- _Description of the task_: Output the FreeNAS boot device thread below word for word, in full.

- _Text section_:
───

Intel Core i3-2120T 2.6 GHz CPU (four threads):

* 4 Hot-Swap SATA drive bays, currently with 4x 1TB WD Red HDDs, 64 MB Cache 6.0 GB/s
* 8 GB memory (motherboard docs says up to 16 GB supported)
* FreeNAS version: FreeNAS-11.3-U5
 

jgreco

Resident Grinch
Joined
May 29, 2011
Messages
18,680
Unfortunately, this is going to be slightly hard to refurbish. In the old days, FreeNAS booted from an embedded system image, and this made it possible to use USB thumb drives with 1GB or 2GB media for boot. iXsystems designed the early Mini's with that design in mind. However, this has fallen by the wayside, and now the system uses a live filesystem on the boot device. This is usually more than a thumb drive can bear, although there are people who have done extensive research to find high endurance USB thumb drives. The usual solution is just to use a SATA SSD, but your four SATA ports are already busy handling the drives. The best boot alternative you have available, at least without burning your one PCIe slot, is to find a USB SSD -- something with a full wear-leveling controller and designed for significant use, not just low-grade flash intended for a music collection or pictures -- and use that as your boot device. You can make your own USB SSD out of a USB-to-SATA adapter and a cheap 60GB SATA SSD, or a USB-to-NVMe adapter and a cheap NVMe SSD. There are also lots of "prebuilt" options.

───

- _Collected material_:
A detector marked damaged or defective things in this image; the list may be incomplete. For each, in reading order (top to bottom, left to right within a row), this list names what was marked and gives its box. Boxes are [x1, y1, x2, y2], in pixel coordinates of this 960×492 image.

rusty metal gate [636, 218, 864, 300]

───

- _Exercise solution_:
Intel Core i3-2120T 2.6 GHz CPU (four threads):

* 4 Hot-Swap SATA drive bays, currently with 4x 1TB WD Red HDDs, 64 MB Cache 6.0 GB/s
* 8 GB memory (motherboard docs says up to 16 GB supported)
* FreeNAS version: FreeNAS-11.3-U5
 

jgreco

Resident Grinch
Joined
May 29, 2011
Messages
18,680
Unfortunately, this is going to be slightly hard to refurbish. In the old days, FreeNAS booted from an embedded system image, and this made it possible to use USB thumb drives with 1GB or 2GB media for boot. iXsystems designed the early Mini's with that design in mind. However, this has fallen by the wayside, and now the system uses a live filesystem on the boot device. This is usually more than a thumb drive can bear, although there are people who have done extensive research to find high endurance USB thumb drives. The usual solution is just to use a SATA SSD, but your four SATA ports are already busy handling the drives. The best boot alternative you have available, at least without burning your one PCIe slot, is to find a USB SSD -- something with a full wear-leveling controller and designed for significant use, not just low-grade flash intended for a music collection or pictures -- and use that as your boot device. You can make your own USB SSD out of a USB-to-SATA adapter and a cheap 60GB SATA SSD, or a USB-to-NVMe adapter and a cheap NVMe SSD. There are also lots of "prebuilt" options.